Once upon a time, courts required that regulations be connected in some way to what they set out to achieve, and these laws had to bear some real or substantial relation to a genuine public concern. But no longer.
Thousands of laws—enacted on the pretext of protecting the public’s health and safety—are in fact created for special interests to keep out potential competitors. Nearly 10 percent of occupations nationwide require government licensure. Oklahoma, for example, requires anyone selling a casket to become a State-licensed funeral director even though casket retailers do not handle dead bodies or arrange funeral service, but instead merely sell what one federal court aptly described as “a glorified box.” Obtaining an Oklahoma funeral director’s license requires at least two years of full-time college course work, a one-year apprenticeship that requires the embalming of 25 bodies, and two exams. This government-created good-old-boy network effectively bans would-be entrepreneurs Kim Powers and Dennis Bridges, who are represented by the Institute, from selling caskets in Powers’ home state of Oklahoma, even though they may sell caskets in other states through their Internet company— www.memorialconceptsonline.com.
“This makes as much sense as requiring the guy who carves the tombstone to go through this kind of training,” Neily said. “Before this decision, courts at least gave lip service to the notion that government-imposed restrictions on the right to earn a living had to have some rational basis, meaning there had to be a genuine connection between the law and some legitimate public concern. But now, even that fig leaf of cover—minimal though it was—is gone.”

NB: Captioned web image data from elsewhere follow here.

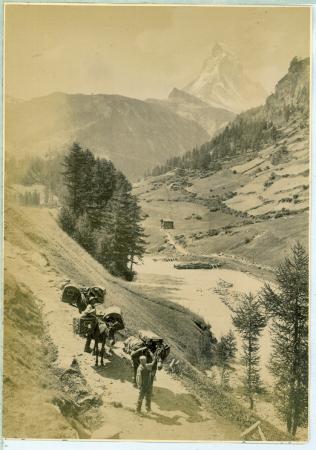 [Trasporto con i muli nella valle di Zermatt]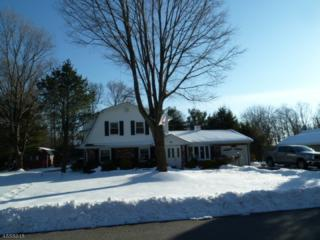 8 Maisie Ln, West Milford Twp., NJ 07480 (MLS #3364688) :: The Dekanski Home Selling Team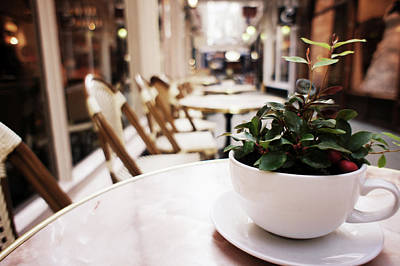 Photograph - Plant In A Cup In A Cafe by Trance Blackman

“The 10th Circuit gave a judicial green light to unlimited backroom deals and cronyism by legislators,” said Chip Mellor, president of the Institute for Justice. “With our U.S. Supreme Court appeal of the Oklahoma casket case, IJ seeks to once and for all put a nail in the coffin of government-imposed good-old-boy networks.”
Rather than fulfilling its constitutional role as a check on such arbitrary legislative abuses, the 10th Circuit of Appeals ruled that state and local governments may concoct virtually any scheme they want to help their friends—the court will not interfere. The Oklahoma Attorney General’s office announced it would not file an opposition to IJ’s High Court cert petition.
“All this law does is exploit consumers and protect funeral directors from competition,” said Neily. “Like so many other occupational licensing schemes, this has the look and feel of a racket. It is high time the courts stop approving this kind of naked economic protectionism through their own inaction.”